Uno o dos de los periodistas veteranos sonrieron, pero la joven no estaba dispuesta a ceder fácilmente.
– Usted acababa de participar en la guerra, senador, y tenía una experiencia de tres años como oficial en el frente. Si me permite la pregunta, señor Davenport, ¿fue usted uno de los que quemó la tarjeta de reclutamiento durante la campaña contra la guerra de Vietnam?
– No, no lo hice. No me reclutaron, pero de haberla recibido, me hubiese presentado voluntariamente.
– ¿Puede demostrarlo? -replicó en el acto la reportera.
– No, pero si usted lo desea, puede leer mi discurso en el debate de Yale y comprobará con toda claridad cuál era mi posición en el tema.
– Si sale elegido -preguntó otro de los periodistas-, ¿será su suegro quien maneje los hilos?
Harry miró a su yerno y vio que la pregunta le había irritado.
– Tranquilo -le susurró-. Solo está haciendo su trabajo. No te apartes de la respuesta preparada.

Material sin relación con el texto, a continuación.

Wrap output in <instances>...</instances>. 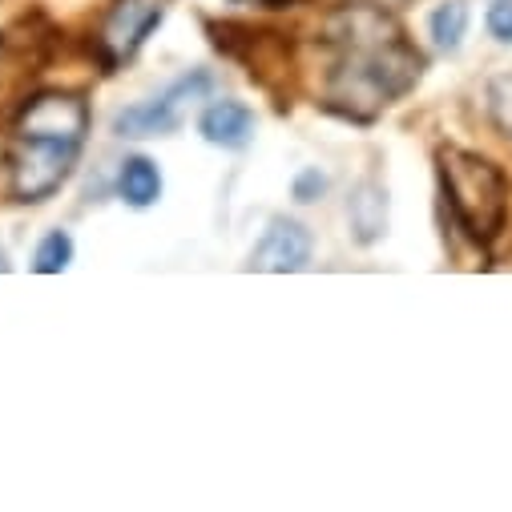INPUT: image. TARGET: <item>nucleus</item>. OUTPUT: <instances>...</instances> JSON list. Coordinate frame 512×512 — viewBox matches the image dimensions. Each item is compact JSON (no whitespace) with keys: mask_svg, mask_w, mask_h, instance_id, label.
Returning a JSON list of instances; mask_svg holds the SVG:
<instances>
[{"mask_svg":"<svg viewBox=\"0 0 512 512\" xmlns=\"http://www.w3.org/2000/svg\"><path fill=\"white\" fill-rule=\"evenodd\" d=\"M327 57V93L343 101L347 117H371L379 105L400 101L424 73V57L404 41L392 13L375 5H347L319 29Z\"/></svg>","mask_w":512,"mask_h":512,"instance_id":"obj_1","label":"nucleus"},{"mask_svg":"<svg viewBox=\"0 0 512 512\" xmlns=\"http://www.w3.org/2000/svg\"><path fill=\"white\" fill-rule=\"evenodd\" d=\"M89 138V101L69 89L33 93L13 125L9 146V194L13 202H45L53 198Z\"/></svg>","mask_w":512,"mask_h":512,"instance_id":"obj_2","label":"nucleus"},{"mask_svg":"<svg viewBox=\"0 0 512 512\" xmlns=\"http://www.w3.org/2000/svg\"><path fill=\"white\" fill-rule=\"evenodd\" d=\"M436 170H440L444 202L460 222V230L480 246L496 242L508 226V198H512L504 170L460 146H444L436 154Z\"/></svg>","mask_w":512,"mask_h":512,"instance_id":"obj_3","label":"nucleus"},{"mask_svg":"<svg viewBox=\"0 0 512 512\" xmlns=\"http://www.w3.org/2000/svg\"><path fill=\"white\" fill-rule=\"evenodd\" d=\"M214 89V77L210 69H190L182 77H174L166 89H158L154 97L138 101V105H125L117 117H113V134L117 138H130V142H142V138H166V134H178L186 113L206 101V93Z\"/></svg>","mask_w":512,"mask_h":512,"instance_id":"obj_4","label":"nucleus"},{"mask_svg":"<svg viewBox=\"0 0 512 512\" xmlns=\"http://www.w3.org/2000/svg\"><path fill=\"white\" fill-rule=\"evenodd\" d=\"M162 21H166V0H113L101 29L93 33V57L101 73H113L121 61H130Z\"/></svg>","mask_w":512,"mask_h":512,"instance_id":"obj_5","label":"nucleus"},{"mask_svg":"<svg viewBox=\"0 0 512 512\" xmlns=\"http://www.w3.org/2000/svg\"><path fill=\"white\" fill-rule=\"evenodd\" d=\"M311 250H315L311 230H307L303 222L279 214V218L267 222V234L259 238V246L250 250V271H271V275L307 271Z\"/></svg>","mask_w":512,"mask_h":512,"instance_id":"obj_6","label":"nucleus"},{"mask_svg":"<svg viewBox=\"0 0 512 512\" xmlns=\"http://www.w3.org/2000/svg\"><path fill=\"white\" fill-rule=\"evenodd\" d=\"M254 130H259V117H254V109H250L246 101H234V97L210 101V105L202 109V117H198V134H202L210 146L230 150V154L246 150V146L254 142Z\"/></svg>","mask_w":512,"mask_h":512,"instance_id":"obj_7","label":"nucleus"},{"mask_svg":"<svg viewBox=\"0 0 512 512\" xmlns=\"http://www.w3.org/2000/svg\"><path fill=\"white\" fill-rule=\"evenodd\" d=\"M347 222L355 230V238L367 246L375 242L383 230H388V190L379 182H359L351 194H347Z\"/></svg>","mask_w":512,"mask_h":512,"instance_id":"obj_8","label":"nucleus"},{"mask_svg":"<svg viewBox=\"0 0 512 512\" xmlns=\"http://www.w3.org/2000/svg\"><path fill=\"white\" fill-rule=\"evenodd\" d=\"M117 198L134 210H150L158 198H162V170L154 158L146 154H134L125 158L121 170H117Z\"/></svg>","mask_w":512,"mask_h":512,"instance_id":"obj_9","label":"nucleus"},{"mask_svg":"<svg viewBox=\"0 0 512 512\" xmlns=\"http://www.w3.org/2000/svg\"><path fill=\"white\" fill-rule=\"evenodd\" d=\"M464 33H468V5L464 0H444V5L432 9L428 17V37L436 49L444 53H456L464 45Z\"/></svg>","mask_w":512,"mask_h":512,"instance_id":"obj_10","label":"nucleus"},{"mask_svg":"<svg viewBox=\"0 0 512 512\" xmlns=\"http://www.w3.org/2000/svg\"><path fill=\"white\" fill-rule=\"evenodd\" d=\"M73 263V238L69 230H49L33 250V271L37 275H61Z\"/></svg>","mask_w":512,"mask_h":512,"instance_id":"obj_11","label":"nucleus"},{"mask_svg":"<svg viewBox=\"0 0 512 512\" xmlns=\"http://www.w3.org/2000/svg\"><path fill=\"white\" fill-rule=\"evenodd\" d=\"M488 117L504 138H512V73L488 81Z\"/></svg>","mask_w":512,"mask_h":512,"instance_id":"obj_12","label":"nucleus"},{"mask_svg":"<svg viewBox=\"0 0 512 512\" xmlns=\"http://www.w3.org/2000/svg\"><path fill=\"white\" fill-rule=\"evenodd\" d=\"M484 29L496 45H512V0H492L484 13Z\"/></svg>","mask_w":512,"mask_h":512,"instance_id":"obj_13","label":"nucleus"},{"mask_svg":"<svg viewBox=\"0 0 512 512\" xmlns=\"http://www.w3.org/2000/svg\"><path fill=\"white\" fill-rule=\"evenodd\" d=\"M291 194H295V202H319L323 194H327V174L319 170V166H307V170H299L295 174V182H291Z\"/></svg>","mask_w":512,"mask_h":512,"instance_id":"obj_14","label":"nucleus"},{"mask_svg":"<svg viewBox=\"0 0 512 512\" xmlns=\"http://www.w3.org/2000/svg\"><path fill=\"white\" fill-rule=\"evenodd\" d=\"M259 5H263V9H295L299 0H259Z\"/></svg>","mask_w":512,"mask_h":512,"instance_id":"obj_15","label":"nucleus"},{"mask_svg":"<svg viewBox=\"0 0 512 512\" xmlns=\"http://www.w3.org/2000/svg\"><path fill=\"white\" fill-rule=\"evenodd\" d=\"M0 154H5V146H0Z\"/></svg>","mask_w":512,"mask_h":512,"instance_id":"obj_16","label":"nucleus"}]
</instances>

– Si tengo la fortuna de resultar elegido -manifestó Fletcher-, sería una tontería por mi parte no aprovecharme de la gran experiencia del senador Gates; dejaré de escucharle solo cuando considere que no tiene nada más que enseñarme.

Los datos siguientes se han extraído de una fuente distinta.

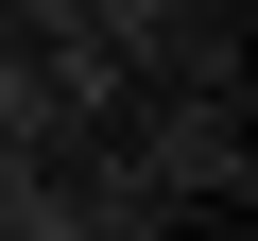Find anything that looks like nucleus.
I'll return each instance as SVG.
<instances>
[{
    "label": "nucleus",
    "mask_w": 258,
    "mask_h": 241,
    "mask_svg": "<svg viewBox=\"0 0 258 241\" xmlns=\"http://www.w3.org/2000/svg\"><path fill=\"white\" fill-rule=\"evenodd\" d=\"M138 172H155L172 207H241V190H258V120H241V69H189V86L138 120Z\"/></svg>",
    "instance_id": "obj_1"
},
{
    "label": "nucleus",
    "mask_w": 258,
    "mask_h": 241,
    "mask_svg": "<svg viewBox=\"0 0 258 241\" xmlns=\"http://www.w3.org/2000/svg\"><path fill=\"white\" fill-rule=\"evenodd\" d=\"M69 120H52V86H35V52H0V155H52Z\"/></svg>",
    "instance_id": "obj_2"
},
{
    "label": "nucleus",
    "mask_w": 258,
    "mask_h": 241,
    "mask_svg": "<svg viewBox=\"0 0 258 241\" xmlns=\"http://www.w3.org/2000/svg\"><path fill=\"white\" fill-rule=\"evenodd\" d=\"M172 18H224V35H241V0H172Z\"/></svg>",
    "instance_id": "obj_3"
}]
</instances>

– ¿Qué opina sobre la enmienda Kendrick a los presupuestos que se están debatiendo en la cámara?
La pregunta llegó desde el lado izquierdo del grupo de periodistas y ciertamente no era una de las diecisiete que tenían preparadas.
– Creo que no es una pregunta del todo pertinente, ¿no te parece, Robin? -señaló el senador-. Después de todo, Fletcher es…
– En la medida que la cláusula afecta a los ciudadanos mayores, creo que resulta discriminatoria con los que ya se han jubilado y reciben unos ingresos fijos. La mayoría de nosotros tendremos que jubilarnos en algún momento y como dijo Confucio: una sociedad civilizada es aquella que educa a sus jóvenes y cuida de sus viejos. Si soy elegido, cuando la enmienda del senador Kendrick sea debatida en la cámara, votaré en contra. En una sesión legislativa se pueden aprobar malas leyes que después se tardan años en derogar y tengo la intención de votar únicamente aquellas leyes que tengan una aplicación realista.
Harry se reclinó en su silla.
– Siguiente pregunta.
– En su currículo, señor Davenport, que debo decir es impresionante, afirma haber dejado su empleo en Alexander Dupont y Bell para dedicarse de lleno a estas elecciones.
– Así es.
– ¿Uno de sus colegas, un tal señor Logan Fitzgerald, no se marchó también de la empresa por las mismas fechas?
– Sí, así fue.
– ¿Hay alguna vinculación entre la dimisión del señor Fitzgerald y la suya?
– Ninguna en absoluto -declaró Fletcher rotundamente.
– ¿Qué es lo que pretende averiguar? -preguntó Harry.
– Nada en particular. La oficina de Nueva York me pidió que planteara la pregunta -respondió el periodista.
– Anónima, sin duda -apuntó el senador.
– No estoy en libertad de revelar mis fuentes -contestó el periodista, que hizo lo posible para no mofarse.